Deixar que esse vácuo da crítica do instituído e da redemocratização seja ocupado na esfera pública e na sociedade civil por grupos e organizações com inclinações autoritárias, elitistas e com enormes déficits de cultura democrática e de Direitos Humanos, e, com os quais é praticamente impossível dialogar, significa, nos ensina a história do século XX, pavimentar um caminho perigoso, propício à medidas excludentes e ao avanço de extremismos. Há mais: é a própria ideia da esquerda como alternativa que se esvanece no ar. A esquerda política como projeto alternativo, que, por um bom tempo, constituía um horizonte ético-político incontornável e, mais recentemente, tornou-se uma possibilidade consolidada com os avanços e bons resultados obtidos pelos primeiros governos do PT, acaba, desse modo, por cair em profundo descrédito. Numa sociedade ainda tão desigual como a brasileira, isso seria um verdadeiro desastre, um duríssimo e violento golpe nas aspirações por maior e efetiva igualdade e justiça social.

O que os movimentos e mobilizações dos últimos anos revelam, a meu ver, é que a esquerda tradicional perdeu o vigor intelectual e político para a crítica do instituído. Uma esquerda incapaz de criticar o instituído é uma esquerda que se divorciou das bases sociais, das ruas, dos sentimentos políticos pulsantes e concretos que brotam da experiência social do cotidiano e da organização autônoma das pessoas. Portanto, penso, estamos falando de uma esquerda que se nega a si mesma, posto que, ao invés de vitalizar a política e as instituições pelo aprofundamento democrático, quer dizer, pelo esforço em garantir a presença, a interação e participação da própria sociedade, sua ação política, pelo contrário, as desvitaliza na medida em que contribui para distanciar sociedade e estado. Desse modo, a sociedade deixa de ser sujeito da política para ser tão somente objeto de administração a partir de políticas formuladas a revelia de sua participação e expectativas.

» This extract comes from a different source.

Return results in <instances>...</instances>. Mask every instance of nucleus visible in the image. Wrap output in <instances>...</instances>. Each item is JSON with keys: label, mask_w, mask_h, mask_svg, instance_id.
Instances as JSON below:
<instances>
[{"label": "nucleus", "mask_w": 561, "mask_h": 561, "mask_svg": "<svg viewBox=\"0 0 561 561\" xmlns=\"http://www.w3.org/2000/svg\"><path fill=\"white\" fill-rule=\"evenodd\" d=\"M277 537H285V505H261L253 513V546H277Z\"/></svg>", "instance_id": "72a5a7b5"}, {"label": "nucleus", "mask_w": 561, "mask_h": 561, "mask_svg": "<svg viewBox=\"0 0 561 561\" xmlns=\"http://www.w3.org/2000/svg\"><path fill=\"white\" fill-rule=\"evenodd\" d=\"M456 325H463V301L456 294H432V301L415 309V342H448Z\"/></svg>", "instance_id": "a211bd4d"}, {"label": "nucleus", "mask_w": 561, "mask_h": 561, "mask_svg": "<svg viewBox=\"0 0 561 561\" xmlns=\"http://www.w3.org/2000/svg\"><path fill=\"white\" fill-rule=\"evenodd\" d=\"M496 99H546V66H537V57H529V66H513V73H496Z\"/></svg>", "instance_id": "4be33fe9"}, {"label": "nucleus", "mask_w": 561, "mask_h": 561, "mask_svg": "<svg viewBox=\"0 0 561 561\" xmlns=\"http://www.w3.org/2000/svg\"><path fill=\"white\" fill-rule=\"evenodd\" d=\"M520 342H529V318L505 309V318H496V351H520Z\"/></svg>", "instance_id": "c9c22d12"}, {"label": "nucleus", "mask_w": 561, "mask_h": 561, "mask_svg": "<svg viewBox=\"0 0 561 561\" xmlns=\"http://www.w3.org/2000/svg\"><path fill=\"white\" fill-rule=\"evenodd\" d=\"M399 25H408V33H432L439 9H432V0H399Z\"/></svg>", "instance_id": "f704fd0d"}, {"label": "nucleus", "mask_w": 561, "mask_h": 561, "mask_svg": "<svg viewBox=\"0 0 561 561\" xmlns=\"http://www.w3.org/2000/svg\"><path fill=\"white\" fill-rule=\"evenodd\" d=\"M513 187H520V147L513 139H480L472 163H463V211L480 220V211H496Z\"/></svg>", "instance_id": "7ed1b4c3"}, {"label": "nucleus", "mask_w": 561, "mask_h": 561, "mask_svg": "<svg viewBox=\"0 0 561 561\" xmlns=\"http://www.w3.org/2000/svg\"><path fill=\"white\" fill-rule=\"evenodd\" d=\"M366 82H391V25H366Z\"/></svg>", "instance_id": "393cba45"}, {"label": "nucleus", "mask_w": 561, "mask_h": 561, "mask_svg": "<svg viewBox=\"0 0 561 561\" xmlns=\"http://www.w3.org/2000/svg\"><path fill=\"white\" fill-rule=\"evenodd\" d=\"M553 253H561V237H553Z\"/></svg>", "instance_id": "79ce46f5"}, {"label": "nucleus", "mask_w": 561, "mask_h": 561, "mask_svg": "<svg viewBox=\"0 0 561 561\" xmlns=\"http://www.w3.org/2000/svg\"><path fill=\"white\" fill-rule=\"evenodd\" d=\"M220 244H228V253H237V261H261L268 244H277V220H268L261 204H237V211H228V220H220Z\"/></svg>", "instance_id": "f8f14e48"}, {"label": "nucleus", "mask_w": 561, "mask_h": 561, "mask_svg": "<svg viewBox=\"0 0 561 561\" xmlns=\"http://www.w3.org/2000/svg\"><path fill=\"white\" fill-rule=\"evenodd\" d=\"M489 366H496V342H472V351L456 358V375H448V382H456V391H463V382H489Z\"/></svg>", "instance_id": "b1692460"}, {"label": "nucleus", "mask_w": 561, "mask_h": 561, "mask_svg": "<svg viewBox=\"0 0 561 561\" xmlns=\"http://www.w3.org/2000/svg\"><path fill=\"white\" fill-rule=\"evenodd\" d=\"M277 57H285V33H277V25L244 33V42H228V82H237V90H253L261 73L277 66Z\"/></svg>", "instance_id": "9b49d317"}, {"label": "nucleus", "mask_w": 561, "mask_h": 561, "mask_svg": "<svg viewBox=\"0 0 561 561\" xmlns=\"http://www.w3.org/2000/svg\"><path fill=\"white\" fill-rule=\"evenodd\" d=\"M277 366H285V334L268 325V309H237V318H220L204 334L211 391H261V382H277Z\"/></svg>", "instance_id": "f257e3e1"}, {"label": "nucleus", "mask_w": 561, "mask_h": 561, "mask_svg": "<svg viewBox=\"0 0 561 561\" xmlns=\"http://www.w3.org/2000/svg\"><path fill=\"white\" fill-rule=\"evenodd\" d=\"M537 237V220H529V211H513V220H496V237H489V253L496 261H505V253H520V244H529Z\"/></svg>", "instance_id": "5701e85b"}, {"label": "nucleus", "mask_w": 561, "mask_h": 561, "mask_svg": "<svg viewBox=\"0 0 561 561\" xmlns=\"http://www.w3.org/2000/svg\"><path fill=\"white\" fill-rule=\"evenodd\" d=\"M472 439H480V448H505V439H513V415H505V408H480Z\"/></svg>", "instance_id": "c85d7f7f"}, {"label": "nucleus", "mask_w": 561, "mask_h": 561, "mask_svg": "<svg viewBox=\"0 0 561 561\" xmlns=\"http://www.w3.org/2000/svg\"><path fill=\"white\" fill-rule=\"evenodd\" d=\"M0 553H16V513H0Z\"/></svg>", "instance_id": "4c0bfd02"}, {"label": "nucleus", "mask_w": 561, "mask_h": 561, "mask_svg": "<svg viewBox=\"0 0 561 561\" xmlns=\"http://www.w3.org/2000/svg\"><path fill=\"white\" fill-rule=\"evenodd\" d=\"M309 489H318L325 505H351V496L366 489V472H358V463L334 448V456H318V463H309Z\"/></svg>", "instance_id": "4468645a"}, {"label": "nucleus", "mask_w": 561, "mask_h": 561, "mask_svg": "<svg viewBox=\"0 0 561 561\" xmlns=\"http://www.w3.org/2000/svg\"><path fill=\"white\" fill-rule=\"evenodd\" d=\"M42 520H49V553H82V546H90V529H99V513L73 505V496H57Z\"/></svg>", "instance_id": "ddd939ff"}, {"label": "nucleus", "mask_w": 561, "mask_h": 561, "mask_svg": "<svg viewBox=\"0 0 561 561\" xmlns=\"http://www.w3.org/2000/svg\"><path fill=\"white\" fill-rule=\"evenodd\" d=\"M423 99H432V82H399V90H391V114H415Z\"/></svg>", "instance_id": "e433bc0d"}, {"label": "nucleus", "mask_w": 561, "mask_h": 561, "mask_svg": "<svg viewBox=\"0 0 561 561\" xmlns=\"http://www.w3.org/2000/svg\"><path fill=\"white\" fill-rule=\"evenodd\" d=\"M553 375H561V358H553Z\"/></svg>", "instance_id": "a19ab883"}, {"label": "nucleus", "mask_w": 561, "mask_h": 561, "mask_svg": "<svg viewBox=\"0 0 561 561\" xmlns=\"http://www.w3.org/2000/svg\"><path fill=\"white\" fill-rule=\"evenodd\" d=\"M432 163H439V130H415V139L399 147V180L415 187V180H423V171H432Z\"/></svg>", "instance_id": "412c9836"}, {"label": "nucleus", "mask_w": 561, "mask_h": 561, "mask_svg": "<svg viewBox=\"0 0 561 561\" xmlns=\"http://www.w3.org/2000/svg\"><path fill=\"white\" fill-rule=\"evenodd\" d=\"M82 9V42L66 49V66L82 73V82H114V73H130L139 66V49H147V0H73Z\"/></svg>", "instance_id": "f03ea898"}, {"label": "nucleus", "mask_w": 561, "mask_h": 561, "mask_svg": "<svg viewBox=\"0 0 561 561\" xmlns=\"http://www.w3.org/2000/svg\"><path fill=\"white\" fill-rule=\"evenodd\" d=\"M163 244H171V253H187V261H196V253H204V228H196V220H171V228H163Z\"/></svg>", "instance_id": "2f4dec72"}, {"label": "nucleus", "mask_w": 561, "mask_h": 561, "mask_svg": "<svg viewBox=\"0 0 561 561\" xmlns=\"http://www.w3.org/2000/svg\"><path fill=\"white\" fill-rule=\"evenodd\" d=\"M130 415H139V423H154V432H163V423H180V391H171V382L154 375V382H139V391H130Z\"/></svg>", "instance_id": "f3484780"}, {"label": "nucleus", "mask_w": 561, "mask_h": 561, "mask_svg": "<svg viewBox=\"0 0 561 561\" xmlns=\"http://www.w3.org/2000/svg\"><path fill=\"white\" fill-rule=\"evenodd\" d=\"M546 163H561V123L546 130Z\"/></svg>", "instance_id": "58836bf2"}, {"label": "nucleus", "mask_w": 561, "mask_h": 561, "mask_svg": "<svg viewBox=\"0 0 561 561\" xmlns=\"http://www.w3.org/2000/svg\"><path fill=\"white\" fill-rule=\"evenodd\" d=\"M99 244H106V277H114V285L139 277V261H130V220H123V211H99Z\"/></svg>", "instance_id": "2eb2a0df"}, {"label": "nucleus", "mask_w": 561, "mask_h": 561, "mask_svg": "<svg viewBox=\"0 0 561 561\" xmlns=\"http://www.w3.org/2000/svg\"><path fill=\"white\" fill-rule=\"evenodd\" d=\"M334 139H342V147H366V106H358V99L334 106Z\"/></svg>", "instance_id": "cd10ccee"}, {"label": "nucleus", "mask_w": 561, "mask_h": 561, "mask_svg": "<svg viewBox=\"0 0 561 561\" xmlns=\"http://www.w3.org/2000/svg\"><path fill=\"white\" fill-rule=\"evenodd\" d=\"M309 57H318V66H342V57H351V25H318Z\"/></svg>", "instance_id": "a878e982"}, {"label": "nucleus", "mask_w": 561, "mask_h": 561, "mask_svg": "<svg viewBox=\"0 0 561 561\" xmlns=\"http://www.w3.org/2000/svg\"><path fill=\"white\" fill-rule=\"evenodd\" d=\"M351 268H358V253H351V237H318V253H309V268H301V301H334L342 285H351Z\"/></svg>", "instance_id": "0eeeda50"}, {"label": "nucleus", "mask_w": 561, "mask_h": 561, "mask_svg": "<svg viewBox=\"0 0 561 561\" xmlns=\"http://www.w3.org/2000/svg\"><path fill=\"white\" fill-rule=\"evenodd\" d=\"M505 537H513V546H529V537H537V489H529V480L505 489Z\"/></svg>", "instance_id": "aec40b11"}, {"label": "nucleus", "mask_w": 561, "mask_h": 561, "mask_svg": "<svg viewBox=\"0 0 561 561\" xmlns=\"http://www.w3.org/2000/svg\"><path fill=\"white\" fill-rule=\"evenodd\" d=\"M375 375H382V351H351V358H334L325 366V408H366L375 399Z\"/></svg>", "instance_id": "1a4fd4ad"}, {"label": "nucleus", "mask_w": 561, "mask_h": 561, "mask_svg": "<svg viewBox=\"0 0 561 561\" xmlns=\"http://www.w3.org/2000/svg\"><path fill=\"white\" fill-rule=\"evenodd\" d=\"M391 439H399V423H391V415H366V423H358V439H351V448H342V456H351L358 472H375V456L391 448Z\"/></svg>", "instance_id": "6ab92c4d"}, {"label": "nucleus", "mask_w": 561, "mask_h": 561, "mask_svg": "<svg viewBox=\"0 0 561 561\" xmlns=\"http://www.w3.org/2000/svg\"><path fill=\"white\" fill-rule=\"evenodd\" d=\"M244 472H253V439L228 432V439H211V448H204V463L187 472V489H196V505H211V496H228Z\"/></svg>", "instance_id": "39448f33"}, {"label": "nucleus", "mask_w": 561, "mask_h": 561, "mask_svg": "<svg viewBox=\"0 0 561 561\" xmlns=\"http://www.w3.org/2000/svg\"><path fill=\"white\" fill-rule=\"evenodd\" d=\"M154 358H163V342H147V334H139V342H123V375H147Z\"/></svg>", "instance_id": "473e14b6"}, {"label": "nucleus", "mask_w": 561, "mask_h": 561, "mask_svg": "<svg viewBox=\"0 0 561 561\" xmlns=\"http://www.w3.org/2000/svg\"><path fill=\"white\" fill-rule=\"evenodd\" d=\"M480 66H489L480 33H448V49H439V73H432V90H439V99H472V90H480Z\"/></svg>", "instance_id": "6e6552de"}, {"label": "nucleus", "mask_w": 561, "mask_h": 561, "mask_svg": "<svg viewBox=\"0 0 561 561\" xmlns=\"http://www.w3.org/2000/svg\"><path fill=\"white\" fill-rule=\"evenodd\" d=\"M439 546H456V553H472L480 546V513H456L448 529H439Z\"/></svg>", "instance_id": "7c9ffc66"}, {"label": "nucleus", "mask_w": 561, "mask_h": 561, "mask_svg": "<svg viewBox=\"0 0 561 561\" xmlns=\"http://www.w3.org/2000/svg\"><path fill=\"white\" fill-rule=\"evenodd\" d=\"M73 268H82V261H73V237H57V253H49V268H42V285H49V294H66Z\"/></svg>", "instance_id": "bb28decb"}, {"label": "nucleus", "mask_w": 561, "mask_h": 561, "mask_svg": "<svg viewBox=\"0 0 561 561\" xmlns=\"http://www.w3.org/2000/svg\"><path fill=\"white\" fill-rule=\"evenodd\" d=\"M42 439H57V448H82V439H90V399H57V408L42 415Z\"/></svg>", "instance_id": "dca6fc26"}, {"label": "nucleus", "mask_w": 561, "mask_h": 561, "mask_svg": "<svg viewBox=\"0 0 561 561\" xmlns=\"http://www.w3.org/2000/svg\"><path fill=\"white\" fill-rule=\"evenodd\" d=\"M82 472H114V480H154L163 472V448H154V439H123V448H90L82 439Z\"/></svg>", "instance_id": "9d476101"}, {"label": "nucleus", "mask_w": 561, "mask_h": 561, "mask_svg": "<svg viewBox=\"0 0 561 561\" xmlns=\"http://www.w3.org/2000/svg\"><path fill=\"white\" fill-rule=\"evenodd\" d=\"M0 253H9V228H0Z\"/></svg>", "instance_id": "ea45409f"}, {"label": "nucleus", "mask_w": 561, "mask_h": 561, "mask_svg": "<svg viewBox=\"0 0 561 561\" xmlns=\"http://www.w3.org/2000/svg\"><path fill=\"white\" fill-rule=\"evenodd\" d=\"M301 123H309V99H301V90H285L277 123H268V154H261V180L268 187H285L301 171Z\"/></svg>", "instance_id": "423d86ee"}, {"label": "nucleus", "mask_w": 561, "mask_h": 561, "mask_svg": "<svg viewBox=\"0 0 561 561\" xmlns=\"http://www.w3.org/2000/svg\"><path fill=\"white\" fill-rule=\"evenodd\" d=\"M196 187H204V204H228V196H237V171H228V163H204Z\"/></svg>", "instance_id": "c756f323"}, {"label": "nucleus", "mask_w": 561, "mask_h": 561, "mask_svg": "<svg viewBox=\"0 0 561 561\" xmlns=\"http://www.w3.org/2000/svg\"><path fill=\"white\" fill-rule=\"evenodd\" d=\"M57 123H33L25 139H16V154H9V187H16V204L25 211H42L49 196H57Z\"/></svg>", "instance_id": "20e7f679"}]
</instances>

Assim, essa esquerda, presa por demais aos espaços ortodoxos e à atuação política tradicional do instituído, está aprofundando o abismo entre ela e a sociedade civil. Para recuperar o vigor da crítica e da política, é preciso se religar novamente às potências instituintes, isto é, as lutas sociais e culturais de contestação que, no bojo dos acontecimentos, almejam irromper na ordem sociopolítica novos “possíveis históricos”, para usar o termo de Claude Lefort. Não se trata, de modo algum, de recusar a política institucional e, muito menos, as instituições democráticas. Trata-se sim, e fundamentalmente, de reconhecer sua legitimidade sem abrir mão das lutas sociais que visam empurrar ambas para além de sua configuração presente.  Esta é a grande lição e consequência das Jornadas de Junho e das manifestações de 15 de Março que, a um só tempo, pode ser aprendida e colocada contra os excessos e equívocos dos dois movimentos.  Uma lição capaz de suscitar consequências nefastas tanto quanto, por outro lado, um profundo aprendizado coletivo sem qual, atualmente, é impossível repensar e refundar as bases de nossa redemocratização, tarefa urgente que, lamentavelmente, a esquerda instituída parece ter deixado de lado.